[start]

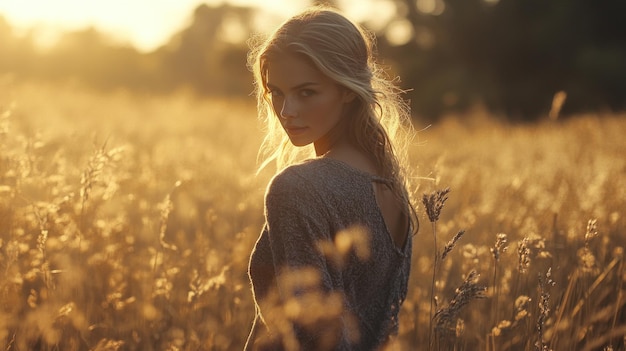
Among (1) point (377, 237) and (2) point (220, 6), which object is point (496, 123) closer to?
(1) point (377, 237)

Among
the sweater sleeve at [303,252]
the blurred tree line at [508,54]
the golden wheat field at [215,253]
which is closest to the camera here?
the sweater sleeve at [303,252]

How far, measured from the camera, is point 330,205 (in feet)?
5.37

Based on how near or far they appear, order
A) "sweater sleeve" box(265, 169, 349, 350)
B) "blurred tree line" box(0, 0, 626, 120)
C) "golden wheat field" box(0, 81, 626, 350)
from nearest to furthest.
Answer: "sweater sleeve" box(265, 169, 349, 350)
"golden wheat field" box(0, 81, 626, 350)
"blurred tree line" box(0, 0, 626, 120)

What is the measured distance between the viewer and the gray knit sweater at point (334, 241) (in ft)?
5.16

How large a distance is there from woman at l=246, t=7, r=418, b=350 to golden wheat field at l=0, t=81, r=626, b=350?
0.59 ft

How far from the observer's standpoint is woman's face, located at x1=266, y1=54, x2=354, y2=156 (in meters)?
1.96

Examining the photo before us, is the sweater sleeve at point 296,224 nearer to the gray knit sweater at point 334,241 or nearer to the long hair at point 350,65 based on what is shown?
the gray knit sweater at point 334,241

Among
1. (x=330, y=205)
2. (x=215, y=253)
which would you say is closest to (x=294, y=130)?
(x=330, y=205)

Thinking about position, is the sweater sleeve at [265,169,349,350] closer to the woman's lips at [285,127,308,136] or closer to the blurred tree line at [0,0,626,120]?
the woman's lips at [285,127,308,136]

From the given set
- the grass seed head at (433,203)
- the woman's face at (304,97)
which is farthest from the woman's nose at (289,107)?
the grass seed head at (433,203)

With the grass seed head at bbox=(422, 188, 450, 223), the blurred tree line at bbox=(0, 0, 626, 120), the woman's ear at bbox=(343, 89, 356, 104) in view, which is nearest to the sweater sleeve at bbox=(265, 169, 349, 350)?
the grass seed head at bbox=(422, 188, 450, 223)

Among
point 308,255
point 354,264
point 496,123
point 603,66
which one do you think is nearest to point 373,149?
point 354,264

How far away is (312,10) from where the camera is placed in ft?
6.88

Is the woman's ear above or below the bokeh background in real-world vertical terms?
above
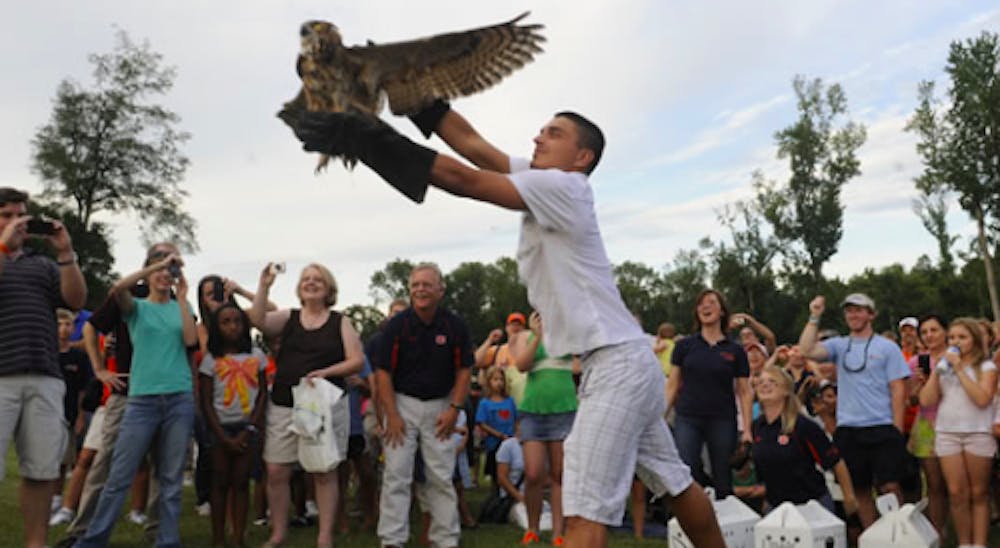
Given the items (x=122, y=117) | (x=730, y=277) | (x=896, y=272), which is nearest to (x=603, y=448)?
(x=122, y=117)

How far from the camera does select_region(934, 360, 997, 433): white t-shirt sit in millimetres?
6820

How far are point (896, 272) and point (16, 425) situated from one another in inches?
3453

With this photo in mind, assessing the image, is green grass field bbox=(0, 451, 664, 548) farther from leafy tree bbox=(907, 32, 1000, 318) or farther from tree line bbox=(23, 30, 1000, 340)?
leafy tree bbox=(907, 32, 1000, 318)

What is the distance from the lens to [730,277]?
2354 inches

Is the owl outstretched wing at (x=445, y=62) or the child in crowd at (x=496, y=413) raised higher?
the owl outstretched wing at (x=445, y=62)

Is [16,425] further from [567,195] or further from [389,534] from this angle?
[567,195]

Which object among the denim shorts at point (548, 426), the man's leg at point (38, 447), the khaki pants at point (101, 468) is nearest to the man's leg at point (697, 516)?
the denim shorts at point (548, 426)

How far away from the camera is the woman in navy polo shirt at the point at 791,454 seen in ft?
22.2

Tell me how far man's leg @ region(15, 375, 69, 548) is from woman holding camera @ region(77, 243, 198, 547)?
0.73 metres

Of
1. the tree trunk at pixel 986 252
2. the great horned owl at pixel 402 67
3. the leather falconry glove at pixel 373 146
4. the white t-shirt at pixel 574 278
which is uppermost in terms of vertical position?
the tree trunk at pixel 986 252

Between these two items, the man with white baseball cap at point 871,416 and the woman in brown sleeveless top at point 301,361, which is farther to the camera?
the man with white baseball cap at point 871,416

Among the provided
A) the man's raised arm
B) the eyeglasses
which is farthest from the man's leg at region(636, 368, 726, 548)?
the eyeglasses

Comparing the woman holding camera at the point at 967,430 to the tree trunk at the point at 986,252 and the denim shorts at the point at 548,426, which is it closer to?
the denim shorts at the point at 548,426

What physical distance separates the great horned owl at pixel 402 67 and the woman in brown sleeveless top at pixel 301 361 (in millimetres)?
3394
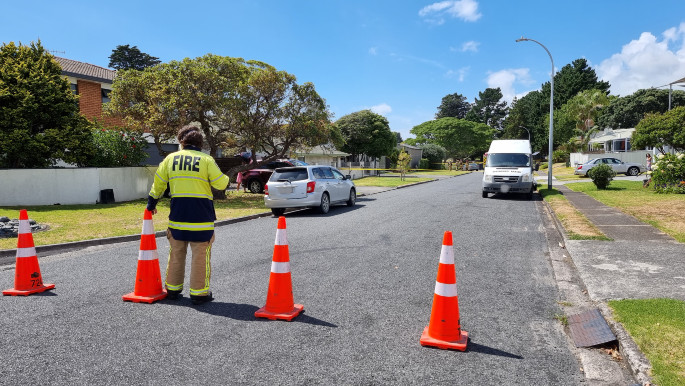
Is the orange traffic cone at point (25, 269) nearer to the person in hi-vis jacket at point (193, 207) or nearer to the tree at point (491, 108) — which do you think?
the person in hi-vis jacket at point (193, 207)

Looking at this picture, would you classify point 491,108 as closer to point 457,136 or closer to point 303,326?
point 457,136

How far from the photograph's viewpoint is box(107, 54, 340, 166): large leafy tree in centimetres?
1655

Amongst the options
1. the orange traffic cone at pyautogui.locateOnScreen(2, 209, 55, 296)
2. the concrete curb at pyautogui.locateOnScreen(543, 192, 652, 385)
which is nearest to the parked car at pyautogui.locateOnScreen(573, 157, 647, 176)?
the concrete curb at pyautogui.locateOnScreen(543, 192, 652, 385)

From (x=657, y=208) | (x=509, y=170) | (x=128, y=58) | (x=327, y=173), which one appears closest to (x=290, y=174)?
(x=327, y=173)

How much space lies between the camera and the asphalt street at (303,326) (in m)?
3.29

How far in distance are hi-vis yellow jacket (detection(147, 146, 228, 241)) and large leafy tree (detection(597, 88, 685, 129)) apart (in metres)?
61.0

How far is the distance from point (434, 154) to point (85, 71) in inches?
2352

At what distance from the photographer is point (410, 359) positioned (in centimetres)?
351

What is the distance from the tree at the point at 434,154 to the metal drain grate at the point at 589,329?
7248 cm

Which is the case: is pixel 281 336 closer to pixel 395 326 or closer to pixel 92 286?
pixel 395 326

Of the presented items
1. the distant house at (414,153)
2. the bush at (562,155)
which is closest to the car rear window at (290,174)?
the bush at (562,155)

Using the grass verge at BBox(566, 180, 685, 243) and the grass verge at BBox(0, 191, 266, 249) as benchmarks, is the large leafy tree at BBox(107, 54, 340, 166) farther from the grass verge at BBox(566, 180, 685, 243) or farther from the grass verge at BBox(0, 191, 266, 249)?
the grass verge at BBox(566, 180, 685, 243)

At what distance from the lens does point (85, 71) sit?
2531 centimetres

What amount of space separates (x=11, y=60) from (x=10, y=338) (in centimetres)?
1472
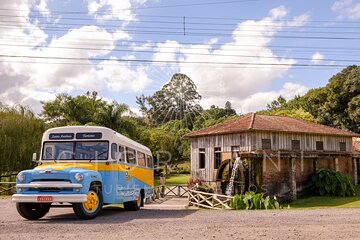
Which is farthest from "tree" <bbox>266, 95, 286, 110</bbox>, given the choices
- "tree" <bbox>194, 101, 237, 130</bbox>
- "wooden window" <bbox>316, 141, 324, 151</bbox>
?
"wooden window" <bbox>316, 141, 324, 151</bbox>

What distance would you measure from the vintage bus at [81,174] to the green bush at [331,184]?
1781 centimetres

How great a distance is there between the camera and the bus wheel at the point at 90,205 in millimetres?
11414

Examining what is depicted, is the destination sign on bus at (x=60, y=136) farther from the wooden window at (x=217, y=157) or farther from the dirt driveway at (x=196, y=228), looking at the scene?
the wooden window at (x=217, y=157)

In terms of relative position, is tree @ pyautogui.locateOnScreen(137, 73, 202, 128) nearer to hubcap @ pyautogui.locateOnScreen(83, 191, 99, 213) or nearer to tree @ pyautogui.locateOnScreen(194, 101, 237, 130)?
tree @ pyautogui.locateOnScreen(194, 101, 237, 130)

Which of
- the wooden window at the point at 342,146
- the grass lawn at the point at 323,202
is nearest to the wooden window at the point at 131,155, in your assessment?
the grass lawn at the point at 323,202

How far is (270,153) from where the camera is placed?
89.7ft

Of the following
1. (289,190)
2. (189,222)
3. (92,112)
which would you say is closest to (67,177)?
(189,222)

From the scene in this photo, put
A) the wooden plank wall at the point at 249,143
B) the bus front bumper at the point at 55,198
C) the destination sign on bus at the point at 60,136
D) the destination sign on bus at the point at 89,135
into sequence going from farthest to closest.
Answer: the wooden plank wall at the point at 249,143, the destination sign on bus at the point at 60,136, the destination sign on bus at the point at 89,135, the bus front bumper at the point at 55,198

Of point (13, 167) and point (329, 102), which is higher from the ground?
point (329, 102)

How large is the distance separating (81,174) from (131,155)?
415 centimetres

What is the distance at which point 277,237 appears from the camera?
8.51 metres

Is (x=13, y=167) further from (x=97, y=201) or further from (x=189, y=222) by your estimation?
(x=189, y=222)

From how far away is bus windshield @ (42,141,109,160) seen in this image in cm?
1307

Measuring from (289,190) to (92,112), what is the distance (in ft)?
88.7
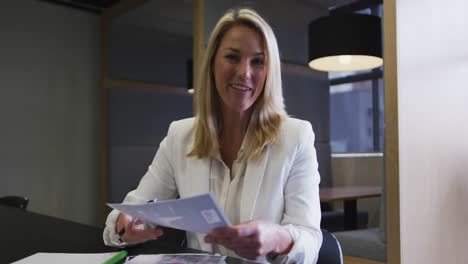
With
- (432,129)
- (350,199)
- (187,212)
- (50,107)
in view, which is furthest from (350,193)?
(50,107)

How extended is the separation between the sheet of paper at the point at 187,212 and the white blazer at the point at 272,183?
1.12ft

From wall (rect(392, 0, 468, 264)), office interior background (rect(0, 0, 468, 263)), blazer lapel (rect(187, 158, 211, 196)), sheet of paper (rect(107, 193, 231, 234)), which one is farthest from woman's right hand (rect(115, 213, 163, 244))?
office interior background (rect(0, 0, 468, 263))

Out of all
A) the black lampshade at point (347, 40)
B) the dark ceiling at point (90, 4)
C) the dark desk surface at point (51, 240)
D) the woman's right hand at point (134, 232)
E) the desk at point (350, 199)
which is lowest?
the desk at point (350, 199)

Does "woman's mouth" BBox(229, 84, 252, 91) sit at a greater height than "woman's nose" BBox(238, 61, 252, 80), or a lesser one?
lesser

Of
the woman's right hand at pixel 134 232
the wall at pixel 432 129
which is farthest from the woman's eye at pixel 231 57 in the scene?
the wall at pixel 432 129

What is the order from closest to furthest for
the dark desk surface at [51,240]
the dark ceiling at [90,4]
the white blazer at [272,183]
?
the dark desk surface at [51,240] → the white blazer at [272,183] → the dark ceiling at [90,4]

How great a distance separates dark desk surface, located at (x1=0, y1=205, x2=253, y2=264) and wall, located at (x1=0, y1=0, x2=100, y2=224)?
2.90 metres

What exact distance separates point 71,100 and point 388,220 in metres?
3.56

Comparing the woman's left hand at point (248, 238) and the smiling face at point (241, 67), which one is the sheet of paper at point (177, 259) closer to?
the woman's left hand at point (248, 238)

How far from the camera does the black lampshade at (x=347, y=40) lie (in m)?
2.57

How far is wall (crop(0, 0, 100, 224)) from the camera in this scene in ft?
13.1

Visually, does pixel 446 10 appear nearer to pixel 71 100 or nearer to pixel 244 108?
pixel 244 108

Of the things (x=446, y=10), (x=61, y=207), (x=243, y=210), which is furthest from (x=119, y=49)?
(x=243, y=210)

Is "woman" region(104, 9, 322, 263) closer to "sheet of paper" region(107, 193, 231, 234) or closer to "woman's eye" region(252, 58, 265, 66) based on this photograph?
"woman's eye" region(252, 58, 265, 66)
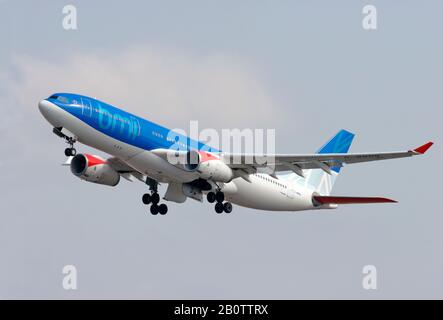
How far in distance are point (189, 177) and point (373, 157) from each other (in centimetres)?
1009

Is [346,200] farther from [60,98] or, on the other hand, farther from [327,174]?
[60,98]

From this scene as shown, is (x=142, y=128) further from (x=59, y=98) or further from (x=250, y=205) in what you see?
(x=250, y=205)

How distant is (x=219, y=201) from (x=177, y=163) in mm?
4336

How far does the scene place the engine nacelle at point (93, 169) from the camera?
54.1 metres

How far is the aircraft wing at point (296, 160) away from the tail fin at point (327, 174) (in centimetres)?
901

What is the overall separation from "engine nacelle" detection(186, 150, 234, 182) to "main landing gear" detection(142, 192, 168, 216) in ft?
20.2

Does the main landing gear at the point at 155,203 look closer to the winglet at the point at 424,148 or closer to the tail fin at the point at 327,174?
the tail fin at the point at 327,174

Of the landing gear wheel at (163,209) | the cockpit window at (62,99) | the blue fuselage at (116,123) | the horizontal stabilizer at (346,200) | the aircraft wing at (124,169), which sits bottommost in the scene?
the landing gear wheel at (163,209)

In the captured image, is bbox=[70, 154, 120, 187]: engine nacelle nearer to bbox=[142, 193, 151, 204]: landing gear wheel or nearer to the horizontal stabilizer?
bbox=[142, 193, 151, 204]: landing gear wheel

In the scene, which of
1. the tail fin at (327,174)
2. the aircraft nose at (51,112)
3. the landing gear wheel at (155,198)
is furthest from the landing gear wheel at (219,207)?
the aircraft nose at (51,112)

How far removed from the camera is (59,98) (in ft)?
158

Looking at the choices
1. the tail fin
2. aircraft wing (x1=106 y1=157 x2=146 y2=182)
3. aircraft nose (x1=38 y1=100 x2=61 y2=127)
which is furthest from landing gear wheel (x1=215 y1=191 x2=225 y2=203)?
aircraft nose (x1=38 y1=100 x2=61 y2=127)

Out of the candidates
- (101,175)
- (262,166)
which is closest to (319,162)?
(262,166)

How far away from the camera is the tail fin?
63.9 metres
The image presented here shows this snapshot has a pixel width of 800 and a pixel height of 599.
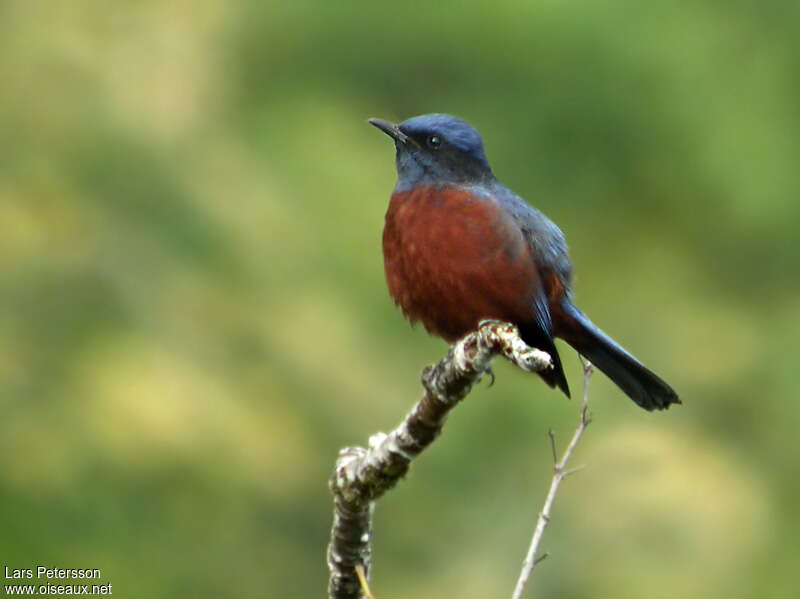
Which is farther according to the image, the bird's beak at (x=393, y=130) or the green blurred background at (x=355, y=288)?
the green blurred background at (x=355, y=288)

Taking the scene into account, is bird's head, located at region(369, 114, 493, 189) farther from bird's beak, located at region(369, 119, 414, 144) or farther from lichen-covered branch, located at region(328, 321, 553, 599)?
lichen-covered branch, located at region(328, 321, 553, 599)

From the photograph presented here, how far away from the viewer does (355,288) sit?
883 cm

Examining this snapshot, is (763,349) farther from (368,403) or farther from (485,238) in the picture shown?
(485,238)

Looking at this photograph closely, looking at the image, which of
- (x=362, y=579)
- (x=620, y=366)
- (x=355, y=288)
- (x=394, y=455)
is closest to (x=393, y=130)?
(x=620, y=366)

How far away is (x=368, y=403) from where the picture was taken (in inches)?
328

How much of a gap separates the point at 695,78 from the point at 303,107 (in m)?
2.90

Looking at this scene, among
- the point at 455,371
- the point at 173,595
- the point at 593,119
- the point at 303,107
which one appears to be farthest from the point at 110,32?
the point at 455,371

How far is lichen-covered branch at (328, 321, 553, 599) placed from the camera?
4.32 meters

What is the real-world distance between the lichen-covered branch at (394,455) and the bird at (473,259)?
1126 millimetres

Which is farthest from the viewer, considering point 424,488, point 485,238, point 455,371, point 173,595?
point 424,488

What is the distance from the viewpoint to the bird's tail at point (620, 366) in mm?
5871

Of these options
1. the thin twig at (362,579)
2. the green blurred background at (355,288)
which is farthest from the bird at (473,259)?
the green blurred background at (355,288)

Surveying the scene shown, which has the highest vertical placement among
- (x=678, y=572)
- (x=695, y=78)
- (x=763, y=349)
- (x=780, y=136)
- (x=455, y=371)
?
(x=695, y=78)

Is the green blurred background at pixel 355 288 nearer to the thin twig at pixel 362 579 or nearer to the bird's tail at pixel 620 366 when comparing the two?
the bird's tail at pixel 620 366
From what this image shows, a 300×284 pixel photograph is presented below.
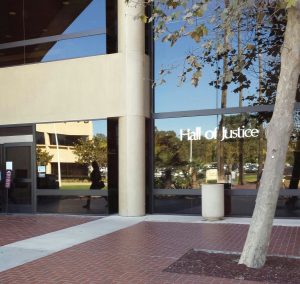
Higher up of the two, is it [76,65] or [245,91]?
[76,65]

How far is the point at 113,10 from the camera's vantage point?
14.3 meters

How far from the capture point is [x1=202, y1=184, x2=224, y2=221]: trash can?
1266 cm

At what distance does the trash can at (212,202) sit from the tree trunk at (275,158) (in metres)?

[end]

Copy the rows above verbatim, starting at the line that contains "From the scene in this photo, put" and ending after the line that contains "8.51 metres".

From the scene in this photo, put
A) the wooden plank wall at the point at 249,143
B) the bus front bumper at the point at 55,198
C) the destination sign on bus at the point at 60,136
D) the destination sign on bus at the point at 89,135
into sequence going from farthest to closest.
Answer: the wooden plank wall at the point at 249,143, the destination sign on bus at the point at 60,136, the destination sign on bus at the point at 89,135, the bus front bumper at the point at 55,198

Of point (13, 167) and point (329, 102), which is higher from the ground?
point (329, 102)

How large is the distance separating (81,174) from (131,155)?
415 centimetres

What is the distance at which point 277,237 appears from the camera?
8.51 metres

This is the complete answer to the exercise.